» **DOCUMENT TEXT**:
________

Then came the 1985 vintage, and five Tannat barrels-worth of Montus. He had already been experimenting with different blends of Tannat and Cabernet, different origins and ages of oak. The wine was bottled, the word went around, and within a year he was being besieged. Everyone wanted to come down and meet the fou de Madiran.

Brumont decided to throw a party for those who were supporting him. Being Brumont it was a party with a difference. All the superstars of the south-west were there: Ramonteu and Hours of Jurançon; Grassa, the wizard of Vin de Pays des Côtes de Gascogne; Patrick Germain of Château Bellevue-la-Forêt, the top wine of Fronton; plus Michel Guérard and all the other leading restaurateurs. In all there were 1000 people. And everyone brought something. The best fromager in the region arrived with a basket of cheese; the best baker with his bread. There were confits, foie gras and charcuterie in profusion. Brumont constructed a corrida. The entertainment was a miniature bullfight. It was a memorable day.

The Wines

Brumont has continued to expand – to the extent where he got into deep financial trouble recently (happily this now seems to have been resolved). He now controls over 200 hectares, plus a sizeable holding of vin de pays (Les Menhirs: Tannat and Merlot). Sixty percent of this is fermentated at Château Montus, 40 percent at Bouscassé.

________

» **SOURCE DATA**:
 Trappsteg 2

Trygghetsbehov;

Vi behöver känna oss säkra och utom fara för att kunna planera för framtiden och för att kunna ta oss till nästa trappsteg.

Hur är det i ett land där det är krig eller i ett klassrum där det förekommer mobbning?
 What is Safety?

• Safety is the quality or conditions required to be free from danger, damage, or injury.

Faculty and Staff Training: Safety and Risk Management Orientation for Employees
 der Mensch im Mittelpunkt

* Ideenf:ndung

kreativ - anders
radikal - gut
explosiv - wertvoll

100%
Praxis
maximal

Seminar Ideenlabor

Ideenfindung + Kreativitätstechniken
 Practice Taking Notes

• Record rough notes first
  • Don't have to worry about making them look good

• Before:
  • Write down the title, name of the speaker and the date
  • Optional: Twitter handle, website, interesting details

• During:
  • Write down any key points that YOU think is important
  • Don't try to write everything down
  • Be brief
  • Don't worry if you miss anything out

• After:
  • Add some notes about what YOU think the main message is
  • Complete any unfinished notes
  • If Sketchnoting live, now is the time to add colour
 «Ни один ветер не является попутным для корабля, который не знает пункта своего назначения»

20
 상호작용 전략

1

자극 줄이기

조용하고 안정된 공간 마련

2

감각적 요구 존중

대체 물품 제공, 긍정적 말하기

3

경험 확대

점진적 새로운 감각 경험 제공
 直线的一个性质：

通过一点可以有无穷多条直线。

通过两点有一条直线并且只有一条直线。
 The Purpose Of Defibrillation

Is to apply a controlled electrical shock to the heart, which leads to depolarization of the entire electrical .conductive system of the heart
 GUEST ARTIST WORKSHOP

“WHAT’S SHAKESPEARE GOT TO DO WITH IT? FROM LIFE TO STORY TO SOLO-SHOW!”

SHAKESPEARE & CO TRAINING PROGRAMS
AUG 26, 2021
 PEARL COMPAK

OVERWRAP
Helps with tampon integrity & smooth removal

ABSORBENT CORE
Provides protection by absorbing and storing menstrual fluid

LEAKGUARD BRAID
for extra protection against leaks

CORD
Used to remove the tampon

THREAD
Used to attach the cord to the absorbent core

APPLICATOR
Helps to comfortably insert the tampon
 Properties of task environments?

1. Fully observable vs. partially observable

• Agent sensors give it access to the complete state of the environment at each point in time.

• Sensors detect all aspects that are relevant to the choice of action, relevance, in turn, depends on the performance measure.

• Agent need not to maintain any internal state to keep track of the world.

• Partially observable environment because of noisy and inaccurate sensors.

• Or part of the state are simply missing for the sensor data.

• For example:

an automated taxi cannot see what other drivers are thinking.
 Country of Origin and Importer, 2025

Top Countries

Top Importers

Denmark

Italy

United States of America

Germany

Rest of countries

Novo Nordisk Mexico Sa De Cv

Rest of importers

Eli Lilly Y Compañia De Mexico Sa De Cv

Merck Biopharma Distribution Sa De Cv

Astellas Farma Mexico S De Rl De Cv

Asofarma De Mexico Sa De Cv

________

» **ABOUT THIS TASK**: Reproduce the text about Brumont and his Madiran wines word for word, in full.

» **THE COMPLETED TASK**:
Then came the 1985 vintage, and five Tannat barrels-worth of Montus. He had already been experimenting with different blends of Tannat and Cabernet, different origins and ages of oak. The wine was bottled, the word went around, and within a year he was being besieged. Everyone wanted to come down and meet the fou de Madiran.

Brumont decided to throw a party for those who were supporting him. Being Brumont it was a party with a difference. All the superstars of the south-west were there: Ramonteu and Hours of Jurançon; Grassa, the wizard of Vin de Pays des Côtes de Gascogne; Patrick Germain of Château Bellevue-la-Forêt, the top wine of Fronton; plus Michel Guérard and all the other leading restaurateurs. In all there were 1000 people. And everyone brought something. The best fromager in the region arrived with a basket of cheese; the best baker with his bread. There were confits, foie gras and charcuterie in profusion. Brumont constructed a corrida. The entertainment was a miniature bullfight. It was a memorable day.

The Wines

Brumont has continued to expand – to the extent where he got into deep financial trouble recently (happily this now seems to have been resolved). He now controls over 200 hectares, plus a sizeable holding of vin de pays (Les Menhirs: Tannat and Merlot). Sixty percent of this is fermentated at Château Montus, 40 percent at Bouscassé.